Saturday, December 02, 2017

Josephine Anne and Mustard Seeds

A pint-sized woman with a big heart for the country. This is how friends and family have described Josephine Anne Lapira. Her description reminds me of the mustard seed in Jesus’s parables. It is the smallest of seeds which becomes the greatest of all shrubs, putting forth large branches, so that the birds of the air can make nests in its shade.

Pliny the Elder, in his Natural History, wrote that “mustard grows entirely wild, and when it is sown, it is scarcely possible to get the place free of it, as the seed when it falls germinates at once.”

John Dominic Crossan tells us that the mustard in the parable was a wild weed shrub that grew to about five feet. Even in their domesticated form they were a lot to handle. Mustard in a well-kept garden not only spread beyond expectations but also attracted birds of all forms thus disturbing the made-up balance of a well-manicured garden, with the birds’ unpredictable feeding habits, and worse, their droppings.

Gardeners, of course, did not want weeds in their gardens. They did not want wild mustard at all cost. They spend time creating the perfect balance in their gardens: putting in the best, throwing out the worst. A well-manicured garden has no room for wild mustard, so they cut mustard young and at the roots. The mustard weed though have a way of coming back.

───

* _Tasks_
1. Name every person mentioned by name in the mustard seed essay.
2. In the mustard seed essay, how tall does John Dominic Crossan say the mustard in the parable grew?
The listing that comes next has no connection to the mustard seed essay.

* _Spatial questions based on scenes_

───

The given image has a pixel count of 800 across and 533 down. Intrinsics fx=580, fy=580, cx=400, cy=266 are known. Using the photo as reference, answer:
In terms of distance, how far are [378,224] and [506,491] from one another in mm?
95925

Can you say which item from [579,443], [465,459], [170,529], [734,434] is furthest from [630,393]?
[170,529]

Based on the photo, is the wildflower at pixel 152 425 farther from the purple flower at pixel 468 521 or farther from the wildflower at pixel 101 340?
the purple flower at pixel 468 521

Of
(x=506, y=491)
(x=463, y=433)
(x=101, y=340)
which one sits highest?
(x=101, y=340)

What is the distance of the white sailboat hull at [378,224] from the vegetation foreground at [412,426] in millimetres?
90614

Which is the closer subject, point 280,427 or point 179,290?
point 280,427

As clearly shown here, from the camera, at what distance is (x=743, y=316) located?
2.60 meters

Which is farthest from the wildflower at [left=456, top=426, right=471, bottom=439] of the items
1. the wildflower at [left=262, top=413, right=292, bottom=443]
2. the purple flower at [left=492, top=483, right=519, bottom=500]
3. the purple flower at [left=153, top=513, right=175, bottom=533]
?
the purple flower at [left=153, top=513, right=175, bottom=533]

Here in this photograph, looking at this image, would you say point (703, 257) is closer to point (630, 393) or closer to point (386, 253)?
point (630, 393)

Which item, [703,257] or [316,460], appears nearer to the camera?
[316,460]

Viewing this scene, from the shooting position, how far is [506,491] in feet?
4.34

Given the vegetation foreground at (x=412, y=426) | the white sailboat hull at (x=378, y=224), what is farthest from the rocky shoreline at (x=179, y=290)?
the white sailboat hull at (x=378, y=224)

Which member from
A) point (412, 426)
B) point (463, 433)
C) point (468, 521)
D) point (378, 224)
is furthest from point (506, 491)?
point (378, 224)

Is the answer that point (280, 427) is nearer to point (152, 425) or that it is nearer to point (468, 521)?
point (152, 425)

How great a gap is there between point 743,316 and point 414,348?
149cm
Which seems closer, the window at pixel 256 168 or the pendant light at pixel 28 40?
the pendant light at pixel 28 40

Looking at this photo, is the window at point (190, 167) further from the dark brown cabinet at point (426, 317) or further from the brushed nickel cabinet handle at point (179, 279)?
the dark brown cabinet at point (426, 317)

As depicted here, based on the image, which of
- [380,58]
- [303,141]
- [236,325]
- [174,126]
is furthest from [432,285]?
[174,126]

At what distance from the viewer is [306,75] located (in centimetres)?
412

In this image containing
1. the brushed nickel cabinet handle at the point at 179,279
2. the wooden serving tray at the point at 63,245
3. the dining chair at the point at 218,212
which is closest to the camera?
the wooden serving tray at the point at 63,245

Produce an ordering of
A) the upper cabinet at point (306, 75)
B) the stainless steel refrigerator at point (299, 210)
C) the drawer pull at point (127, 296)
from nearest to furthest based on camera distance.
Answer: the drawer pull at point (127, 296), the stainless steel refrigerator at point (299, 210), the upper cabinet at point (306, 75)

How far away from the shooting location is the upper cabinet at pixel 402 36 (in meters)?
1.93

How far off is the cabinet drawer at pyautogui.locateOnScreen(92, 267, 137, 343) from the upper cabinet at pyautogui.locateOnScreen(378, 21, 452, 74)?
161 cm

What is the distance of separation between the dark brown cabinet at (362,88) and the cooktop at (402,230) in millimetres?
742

───

* _Answers to the exercises_
1. Josephine Anne Lapira, Jesus, Pliny the Elder, John Dominic Crossan

2. About five feet.